Un millier de cavaliers perses, conduits par Satropatès, s’étaient rapprochés ; ils regardaient indécis le rivage se couvrir peu à peu de soldats. Alexandre appelle Ariston, le chef des Péoniens : « Va ! lui dit-il, et dissipe cette troupe qui nous observe. » Ariston part à fond de train ; il court droit à Satropatès, l’atteint de sa lance à la gorge et lui fait tourner bride. Satropatès s’est réfugié au milieu de ses escadrons ; là encore il retrouve le Péonien ardent à la poursuite. Indifférent aux traits dont on l’accable, Ariston ne se détourne pas pour frapper d’obscurs ennemis, il n’en veut qu’au chef dont sa lance a déjà goûté le sang. En un clin d’œil Satropatès est renversé de cheval ; Ariston saute à terre et d’un coup de sabre abat la tête du Perse ; puis il remonte lestement en selle et revient au galop jeter ce hideux trophée aux pieds du roi. De pareils faits d’armes sont toujours d’un favorable augure ; ils ont souvent précédé nos grandes batailles.


II

Alexandre s’est arrêté pour reprendre haleine après avoir franchi l’Euphrate ; il fait halte également sur les bords du Tigre. Ces pauses sont inévitables à la suite de toute marche forcée. La troupe la plus solide n’a-t-elle pas ses traînards, ses écloppés, ses malades ? On conçoit malaisément une aussi longue route parcourue sans bases d’opérations successives : la force de résistance du soldat grec explique seule pareille dérogation aux règles élémentaires de la guerre. Les lieutenans d’Alexandre ne se croyaient plus cependant tenus de taire leurs inquiétudes ; Parménion, entre autres, ne cessait d’engager son jeune roi à considérer quelles pourraient être les conséquences d’une défaite. L’armée venait de laisser derrière elle deux grands fleuves : trahie par la fortune, elle ne les repasserait pas. Il lui faudrait se jeter, comme les Dix-Mille, dans le pays des Carduques et chercher à gagner les ports du Pont-Euxin à travers les montagnes de l’Arménie.

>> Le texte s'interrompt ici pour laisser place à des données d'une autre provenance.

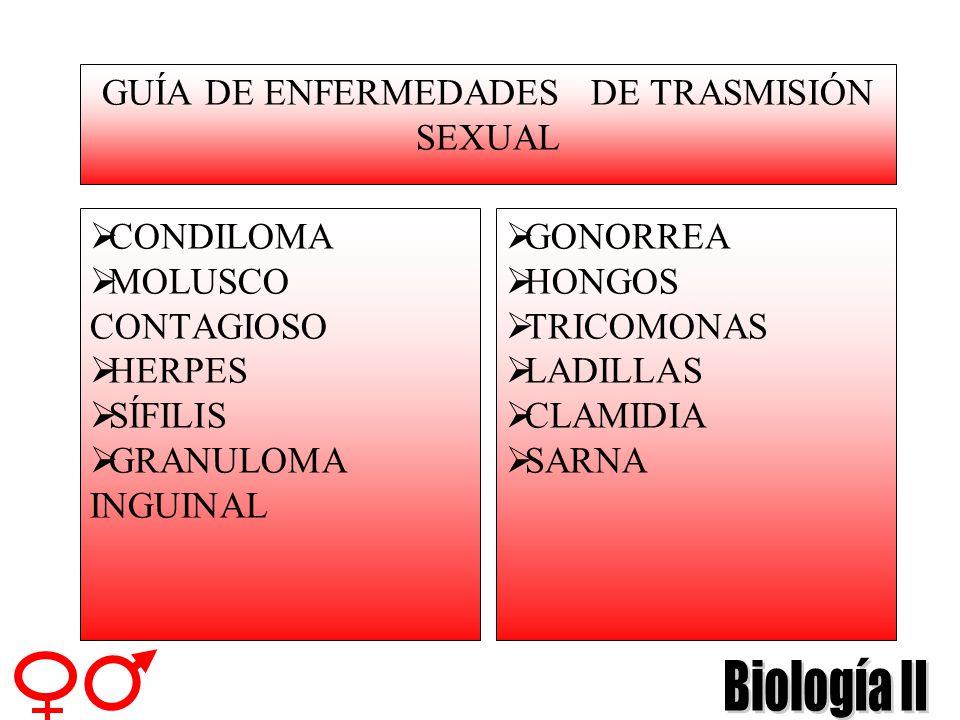 GUÍA DE ENFERMEDADES DE TRASMISIÓN SEXUAL
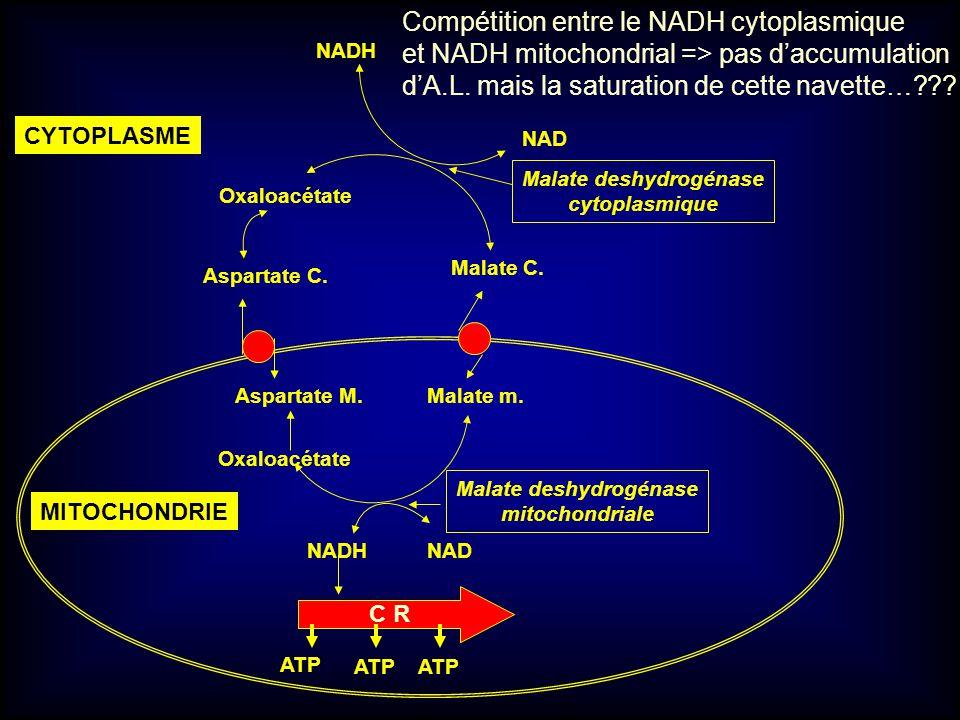 Malate m. Oxaloacétate Aspartate M. Malate C. Aspartate C. Oxaloacétate NAD NADH NAD C R ATP Malate deshydrogénase mitochondriale Malate deshydrogénas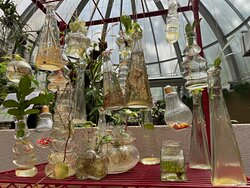 Cuttings of exotic plants and flowers inside the Hong Kong Botanical Gardens Greenhouse.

« On se fait une idée peu juste, disait à Sainte-Hélène l’empereur Napoléon, de la force d’âme nécessaire pour livrer, avec une pleine méditation de ses conséquences, une de ces grandes batailles d’où vont dépendre le sort d’une armée, d’un pays, la possession d’un trône. Aussi trouve-t-on rarement des généraux empressés à donner bataille. Ils prennent bien leur position, s’établissent, méditent leurs combinaisons, mais là commencent leurs indécisions. Rien de plus difficile et pourtant de plus précieux que de savoir se décider. »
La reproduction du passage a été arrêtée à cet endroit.